Jason Shelton


When I first ran for office in 2013, the “L” in the TUPELO PLAN, which was my campaign platform, stood for “Low Taxes, Limited Spending, & Less Regulation.” I am extremely proud that we have been able to keep that campaign promise over the past eight years.

I am proud to have been a stalwart in opposition to proposed tax increases during my tenure as mayor. The last thing our city and county needs during this precarious time as we continue to navigate the COVID-19 pandemic is a local ad valorem tax increase, which would put us at an economic disadvantage and stymie residential growth in our area.

When our administration started in 2013, we held a housing summit and invited local builders and developers to tell us how to improve as a city. We met with business owners and professionals to tell us how to improve as a city. The result was the creation of a “getting to yes” philosophy at city Hall and a streamlined permitting process to get builders and developers their permits within 21 days in most cases.

Over the past 8 years, we have seen a commercial and residential construction boom. Over 680 single family homes have been built in Tupelo in the past eight years, which is a return to pre-2008 development numbers. The last thing we need to do during a time when young people continue to leave Mississippi in record numbers is to make it more expensive to own a home or car in Tupelo. The proposed ad-valorem tax increases will raise every non-exempt property owner’s taxes and every non-antique car owner’s annual tag renewal fee dramatically.

Like operating your business, managing a city is a highly competitive business in an increasingly mobile society. For an employee of NMMC, they can get to work just as quickly from South or North Lee County as they can from many places within the city limits of Tupelo. We have to give people a reason to live in Tupelo — and raising their taxes is not an incentive to increase home ownership or business development in Tupelo.

For businesses, especially as we continue to recover from COVID-19, we must understand that making it more expensive to own and operate a business inside the Tupelo city limits is not the answer. Increased taxes will put our businesses at a competitive disadvantage. The CARES Act, American Rescue Plan, PPP loans, etc. will soon end, and our businesses must be able to remain competitive in a fragile economy. Raising their taxes and cost of doing business would be a terrible mistake.
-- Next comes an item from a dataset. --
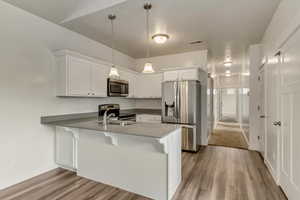 Kitchen featuring white cabinets, pendant lighting, kitchen peninsula, and appliances with stainless steel finishes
The financial strength of Tupelo is the envy of the state of Mississippi. Over the last eight years we have protected our bond rating, protected our reserve/rainy day fund, managed our debt, been good stewards of taxpayer dollars and lived within our means with a “pay as you” go philosophy. While doing this we have also made record-breaking investments into our city’s infrastructure and engaged in public-private partnerships which have paid huge dividends for our city. In the past eight years we have made over $100 million of investments in capital projects without raising taxes. We can continue to make substantial investments without raising taxes if we collectively engage in long term and strategic planning where everyone has a voice in the process.

The roadmap for continued success is already in place. Tupelo is poised for even more growth and economic success, which will only be stymied by tax increases and changing policies and procedures that have proven themselves to be successful over the last eight years.